*Exercise goal*
Arrange the lines below as a Markdown table with the columns Row and Line, numbering each line and skipping blank ones. Leave the picture out of the table.

*Entries provided*
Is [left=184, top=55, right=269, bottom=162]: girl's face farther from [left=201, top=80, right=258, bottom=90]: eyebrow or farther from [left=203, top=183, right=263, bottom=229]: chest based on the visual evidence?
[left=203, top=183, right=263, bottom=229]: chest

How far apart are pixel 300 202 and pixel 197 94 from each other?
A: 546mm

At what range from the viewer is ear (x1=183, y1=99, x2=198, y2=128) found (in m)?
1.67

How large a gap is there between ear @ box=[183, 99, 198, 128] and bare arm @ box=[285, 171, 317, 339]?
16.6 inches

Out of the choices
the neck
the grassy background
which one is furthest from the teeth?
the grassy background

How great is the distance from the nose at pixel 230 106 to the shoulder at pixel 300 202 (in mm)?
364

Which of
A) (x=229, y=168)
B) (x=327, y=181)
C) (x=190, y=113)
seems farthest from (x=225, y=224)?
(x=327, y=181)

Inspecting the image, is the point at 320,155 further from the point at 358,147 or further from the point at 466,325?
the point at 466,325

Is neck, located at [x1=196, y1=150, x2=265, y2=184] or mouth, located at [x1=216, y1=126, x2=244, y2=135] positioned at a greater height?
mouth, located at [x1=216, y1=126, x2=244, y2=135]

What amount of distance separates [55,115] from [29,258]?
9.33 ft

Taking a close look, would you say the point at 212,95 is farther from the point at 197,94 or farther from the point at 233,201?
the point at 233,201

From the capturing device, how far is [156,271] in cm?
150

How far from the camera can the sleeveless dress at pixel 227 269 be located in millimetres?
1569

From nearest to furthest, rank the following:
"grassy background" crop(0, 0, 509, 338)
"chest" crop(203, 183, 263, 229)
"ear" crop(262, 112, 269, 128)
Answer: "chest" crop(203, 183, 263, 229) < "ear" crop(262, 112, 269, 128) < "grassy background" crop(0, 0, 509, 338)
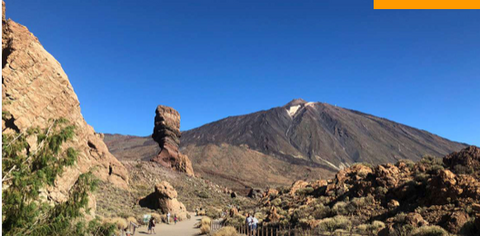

*Solution below*
| Row | Line |
|---|---|
| 1 | Is [left=184, top=55, right=269, bottom=162]: girl's face farther from [left=201, top=80, right=258, bottom=90]: eyebrow or farther from [left=203, top=183, right=263, bottom=229]: chest based on the visual evidence? |
| 2 | [left=203, top=183, right=263, bottom=229]: chest |
| 3 | How far apart are pixel 300 202 and pixel 197 94 from each other? |
| 4 | A: 546mm |
| 5 | At what range from the viewer is ear (x1=183, y1=99, x2=198, y2=128) found (in m)? |
| 6 | 1.67 |
| 7 | How large a gap is there between ear @ box=[183, 99, 198, 128] and bare arm @ box=[285, 171, 317, 339]? |
| 8 | 16.6 inches |
| 9 | Out of the choices |
| 10 | the neck |
| 11 | the grassy background |
| 12 | which one is furthest from the teeth? |
| 13 | the grassy background |
| 14 | How great is the distance from the nose at pixel 230 106 to the shoulder at pixel 300 202 (in mm)? |
| 15 | 364 |
| 16 | Which of |
| 17 | A) (x=229, y=168) |
| 18 | B) (x=327, y=181) |
| 19 | C) (x=190, y=113) |
| 20 | seems farthest from (x=225, y=224)? |
| 21 | (x=327, y=181) |
| 22 | Inspecting the image, is the point at 320,155 further from the point at 358,147 or further from the point at 466,325? |
| 23 | the point at 466,325 |
| 24 | Is neck, located at [x1=196, y1=150, x2=265, y2=184] or mouth, located at [x1=216, y1=126, x2=244, y2=135] positioned at a greater height? |
| 25 | mouth, located at [x1=216, y1=126, x2=244, y2=135] |
| 26 | What amount of distance separates [55,115] from [29,258]? |
| 27 | 9.33 ft |
| 28 | Taking a close look, would you say the point at 212,95 is farther from the point at 197,94 or farther from the point at 233,201? |
| 29 | the point at 233,201 |
| 30 | From the capturing device, how far is [156,271] in cm? |
| 31 | 150 |
| 32 | How far from the camera can the sleeveless dress at pixel 227 269 be located in millimetres? |
| 33 | 1569 |
| 34 | From nearest to furthest, rank the following: |
| 35 | "grassy background" crop(0, 0, 509, 338) |
| 36 | "chest" crop(203, 183, 263, 229) |
| 37 | "ear" crop(262, 112, 269, 128) |
| 38 | Answer: "chest" crop(203, 183, 263, 229) < "ear" crop(262, 112, 269, 128) < "grassy background" crop(0, 0, 509, 338) |